Entries on spatial positioning:

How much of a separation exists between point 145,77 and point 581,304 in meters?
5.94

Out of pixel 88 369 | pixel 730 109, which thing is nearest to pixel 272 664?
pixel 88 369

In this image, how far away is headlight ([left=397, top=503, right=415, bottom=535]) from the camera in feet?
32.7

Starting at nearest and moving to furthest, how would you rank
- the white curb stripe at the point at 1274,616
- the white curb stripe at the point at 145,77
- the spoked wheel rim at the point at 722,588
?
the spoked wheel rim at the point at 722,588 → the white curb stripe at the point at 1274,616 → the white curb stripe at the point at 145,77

Problem to solve —
Print the material above again in full, word for word, keeping every line and its order unchanged.

Exercise result —
How much of a separation exists between point 145,77 and point 581,304 in meters?
5.94

Out of pixel 88 369 | pixel 730 109, which thing is nearest to pixel 272 664?
pixel 88 369

In this image, how far away is headlight ([left=397, top=503, right=415, bottom=535]) from the camera in feet?
32.7

Starting at nearest and moving to furthest, how would you rank
- the white curb stripe at the point at 1274,616
- the white curb stripe at the point at 145,77
- the spoked wheel rim at the point at 722,588
?
the spoked wheel rim at the point at 722,588 → the white curb stripe at the point at 1274,616 → the white curb stripe at the point at 145,77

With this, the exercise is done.